Engellilerin Cinsel Hayatlarını Anlatan Kadınlar: Stereotipleri Yıkmanın Yolu

2024-11-14

Yazar: Mustafa

Cinsellik, engelliler için hala birçok yanlış anlamalardan kaynaklanan bir tabu olarak kalmaya devam ediyor. İki kadın, engelli bireylerin cinsel yaşamlarına dair önyargıları yıkmak ve gerçek hikayelerini paylaşmak için cesurca mücadele ediyor.

Holly Greader, 26 yaşında ve hipermobilite sendromu nedeniyle kronik ağrılar yaşıyor. Henüz 16 yaşındayken, birisi ona engelli olduğu için seks yapıp yapamayacağını sorduğunda, şok olduğunu ifade ediyor. Sonraki yıllarda ise 'sert seks yapabilir misin?' veya 'tekerlekli sandalyede mi yapman gerekiyor?' gibi sorularla karşılaşmaya devam etti. Bu tür sorularla boğuşmasına rağmen, Holly, medyanın engellileri genellikle 'üzücü bir hikaye' olarak sunduğunu ve bu durumun düzelmesi gerektiğini savunuyor.

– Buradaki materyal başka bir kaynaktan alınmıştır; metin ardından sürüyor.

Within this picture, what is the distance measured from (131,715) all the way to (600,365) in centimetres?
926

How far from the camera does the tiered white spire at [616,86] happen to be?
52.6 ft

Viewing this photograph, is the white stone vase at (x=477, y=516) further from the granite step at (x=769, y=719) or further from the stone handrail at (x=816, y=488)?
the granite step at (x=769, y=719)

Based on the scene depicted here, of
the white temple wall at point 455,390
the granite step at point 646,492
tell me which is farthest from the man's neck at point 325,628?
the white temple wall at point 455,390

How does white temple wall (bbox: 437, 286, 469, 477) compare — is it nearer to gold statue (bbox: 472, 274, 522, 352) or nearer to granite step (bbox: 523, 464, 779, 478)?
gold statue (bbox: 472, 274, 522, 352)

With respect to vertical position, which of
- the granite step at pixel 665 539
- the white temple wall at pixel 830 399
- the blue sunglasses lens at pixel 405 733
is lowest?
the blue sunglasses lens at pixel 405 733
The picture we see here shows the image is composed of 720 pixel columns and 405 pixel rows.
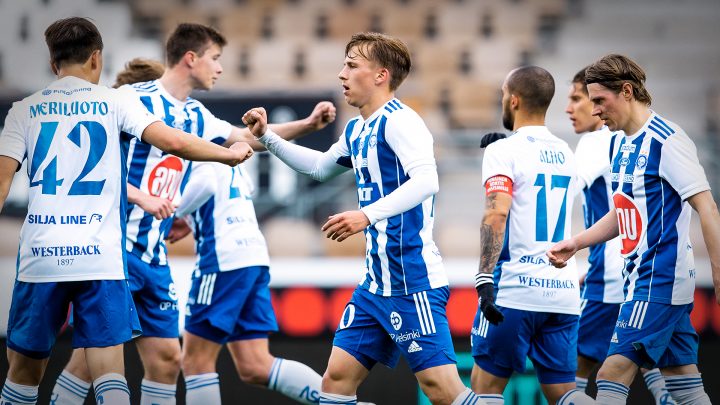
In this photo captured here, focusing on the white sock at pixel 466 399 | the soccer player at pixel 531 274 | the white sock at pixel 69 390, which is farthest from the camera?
the white sock at pixel 69 390

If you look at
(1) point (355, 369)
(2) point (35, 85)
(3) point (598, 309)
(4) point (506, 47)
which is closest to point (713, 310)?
(3) point (598, 309)

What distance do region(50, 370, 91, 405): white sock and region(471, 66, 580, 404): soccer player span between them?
7.32 ft

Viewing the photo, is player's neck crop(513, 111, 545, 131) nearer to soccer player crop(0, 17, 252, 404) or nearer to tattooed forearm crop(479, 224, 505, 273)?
tattooed forearm crop(479, 224, 505, 273)

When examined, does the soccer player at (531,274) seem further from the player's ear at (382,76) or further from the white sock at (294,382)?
the white sock at (294,382)

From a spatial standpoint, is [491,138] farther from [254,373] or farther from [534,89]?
[254,373]

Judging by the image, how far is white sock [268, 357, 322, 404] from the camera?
19.8 ft

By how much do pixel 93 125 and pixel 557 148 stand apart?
2385 mm

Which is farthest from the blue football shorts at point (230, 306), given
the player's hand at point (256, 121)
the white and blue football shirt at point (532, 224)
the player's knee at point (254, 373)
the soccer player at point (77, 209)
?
the white and blue football shirt at point (532, 224)

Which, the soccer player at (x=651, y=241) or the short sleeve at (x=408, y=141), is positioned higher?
the short sleeve at (x=408, y=141)

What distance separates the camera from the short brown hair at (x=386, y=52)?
4891 millimetres

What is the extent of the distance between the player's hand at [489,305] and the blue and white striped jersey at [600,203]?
4.53 feet

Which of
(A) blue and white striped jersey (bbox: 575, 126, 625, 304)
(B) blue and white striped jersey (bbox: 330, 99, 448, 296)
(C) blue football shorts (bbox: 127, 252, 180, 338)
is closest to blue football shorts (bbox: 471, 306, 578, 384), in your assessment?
(B) blue and white striped jersey (bbox: 330, 99, 448, 296)

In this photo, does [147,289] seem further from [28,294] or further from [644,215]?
[644,215]

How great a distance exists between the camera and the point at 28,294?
452 centimetres
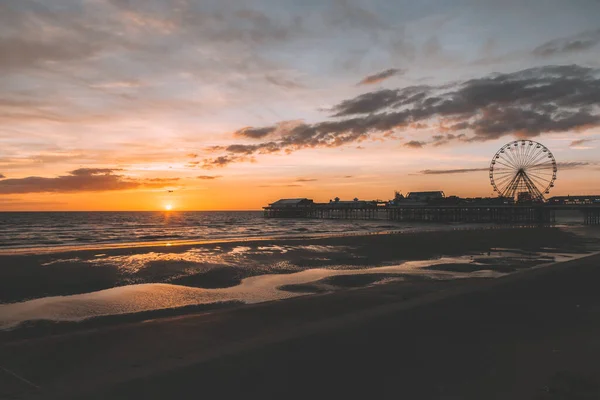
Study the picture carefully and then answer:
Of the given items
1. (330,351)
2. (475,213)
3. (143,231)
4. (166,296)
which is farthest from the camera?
(475,213)

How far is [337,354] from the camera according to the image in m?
6.55

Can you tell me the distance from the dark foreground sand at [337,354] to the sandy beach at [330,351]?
21 mm

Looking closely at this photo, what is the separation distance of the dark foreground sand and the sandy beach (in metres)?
0.02

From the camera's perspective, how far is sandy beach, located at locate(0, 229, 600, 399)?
5.34 metres

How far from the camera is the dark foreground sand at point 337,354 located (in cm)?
528

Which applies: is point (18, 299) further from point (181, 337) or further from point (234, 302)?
point (181, 337)

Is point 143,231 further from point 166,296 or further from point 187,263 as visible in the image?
point 166,296

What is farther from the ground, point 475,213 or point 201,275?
point 475,213

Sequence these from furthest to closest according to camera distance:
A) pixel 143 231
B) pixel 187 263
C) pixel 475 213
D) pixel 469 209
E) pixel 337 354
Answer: pixel 475 213, pixel 469 209, pixel 143 231, pixel 187 263, pixel 337 354

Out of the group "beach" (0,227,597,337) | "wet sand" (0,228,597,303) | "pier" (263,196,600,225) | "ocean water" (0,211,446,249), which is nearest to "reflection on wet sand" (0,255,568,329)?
"beach" (0,227,597,337)

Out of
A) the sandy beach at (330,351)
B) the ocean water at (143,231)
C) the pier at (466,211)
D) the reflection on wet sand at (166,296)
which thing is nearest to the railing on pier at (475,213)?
the pier at (466,211)

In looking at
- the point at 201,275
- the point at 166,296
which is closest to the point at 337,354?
the point at 166,296

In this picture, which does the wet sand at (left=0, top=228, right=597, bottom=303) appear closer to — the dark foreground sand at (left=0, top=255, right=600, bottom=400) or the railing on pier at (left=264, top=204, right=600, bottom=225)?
the dark foreground sand at (left=0, top=255, right=600, bottom=400)

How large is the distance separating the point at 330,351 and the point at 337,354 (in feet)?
0.59
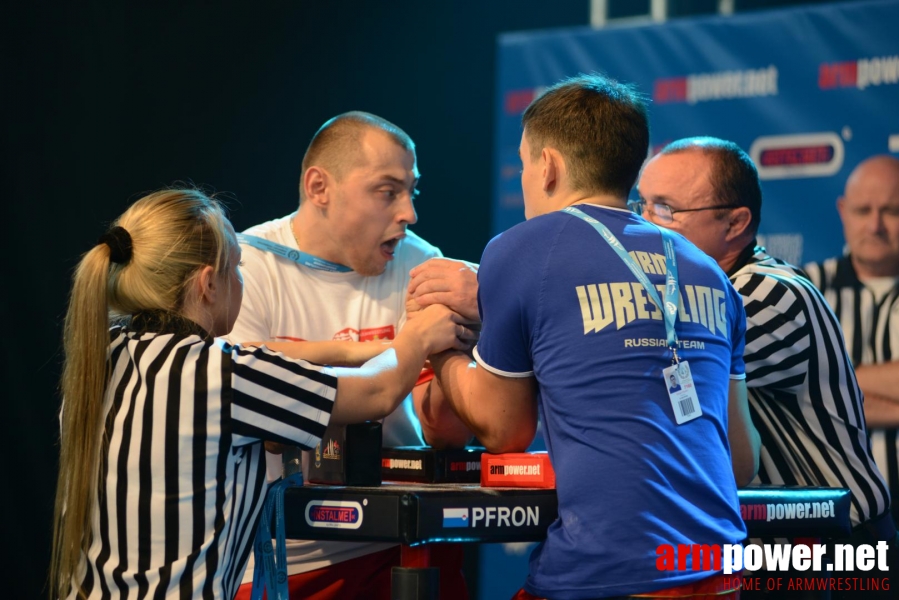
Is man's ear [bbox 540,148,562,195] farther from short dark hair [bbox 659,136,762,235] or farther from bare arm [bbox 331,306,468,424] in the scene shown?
short dark hair [bbox 659,136,762,235]

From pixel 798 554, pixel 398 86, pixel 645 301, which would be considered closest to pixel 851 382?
pixel 798 554

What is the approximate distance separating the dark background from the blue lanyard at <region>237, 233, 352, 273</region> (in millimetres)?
2272

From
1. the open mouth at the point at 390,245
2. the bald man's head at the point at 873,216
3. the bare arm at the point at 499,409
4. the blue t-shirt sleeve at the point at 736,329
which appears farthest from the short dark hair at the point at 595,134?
the bald man's head at the point at 873,216

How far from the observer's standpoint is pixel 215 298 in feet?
6.72

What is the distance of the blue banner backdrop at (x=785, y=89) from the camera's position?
397cm

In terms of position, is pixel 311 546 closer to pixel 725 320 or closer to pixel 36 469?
pixel 725 320

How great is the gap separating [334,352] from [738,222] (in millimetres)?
1225

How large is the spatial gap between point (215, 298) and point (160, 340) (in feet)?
0.63

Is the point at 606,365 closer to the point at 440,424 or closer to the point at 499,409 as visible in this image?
the point at 499,409

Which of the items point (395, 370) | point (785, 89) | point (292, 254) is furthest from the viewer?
point (785, 89)

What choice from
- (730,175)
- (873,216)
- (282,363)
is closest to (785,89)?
(873,216)

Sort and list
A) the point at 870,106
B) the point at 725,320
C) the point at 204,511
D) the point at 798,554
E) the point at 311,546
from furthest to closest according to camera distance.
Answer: the point at 870,106 < the point at 311,546 < the point at 798,554 < the point at 725,320 < the point at 204,511

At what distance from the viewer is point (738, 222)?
9.32 feet

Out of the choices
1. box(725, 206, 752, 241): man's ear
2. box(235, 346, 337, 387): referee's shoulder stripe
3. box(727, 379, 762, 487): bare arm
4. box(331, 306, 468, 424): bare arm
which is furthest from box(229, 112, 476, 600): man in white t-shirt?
box(725, 206, 752, 241): man's ear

Holly'nin yanında, 38 yaşındaki Nicola Thomas da var. Gözlerini 15 yıl önce kaybeden Nicola, engelli olmanın cinsellik üzerindeki etkileriyle sık sık yüzleşiyor. İnsanların 'Nasıl seks yapıyorsun?' gibi sorulara maruz kaldığında, bu durumun kendisini ne kadar rahatsız ettiğini anlatıyor. Nicola, 'Sanki böyle biriyle birlikte olmaktan bana bir iyilik yapılıyormuş gibi hissediyorum' diyor ve cinsel kimliklerini keşfetmelerinin engellenmemesi gerektiğine vurgu yapıyor.

Kat Watkins, Galler'de engellilerin siyasi hayata katılımı üzerine çalışmalar yapıyor. Kat, her bireyin olduğu gibi, engelli bireylerin de cinsel kimliklerini keşfetme ve sağlıklı ilişkiler kurma hakkına sahip olduğunu vurguluyor. 'Seks ve ilişkiler, neden engelli insanlar için tabu olmalı? Bizim için sadece yemek yiyebilmek yeterli değil!' diyen Watkins, bu yanlış anlamaları yıkmak adına aktif olarak çalışıyor.

Bu kadınlar, toplumun engelli bireyleri cinsel objeler olarak değil, bireysel varlıklar olarak görmesini sağlamak için büyük bir çaba harcıyor. Hedefleri, herkesin öz saygıya ve tatmin edici bir cinsel hayata sahip olabileceğini göstermek. Engellilere dair cinsellik hakkındaki yanlış anlamaların ve tabuların yıkılması için daha fazla farkındalığa ihtiyaç var. Bunu sağlamak, sadece bir grup kadın değil, toplum olarak hepimizin sorumluluğudur.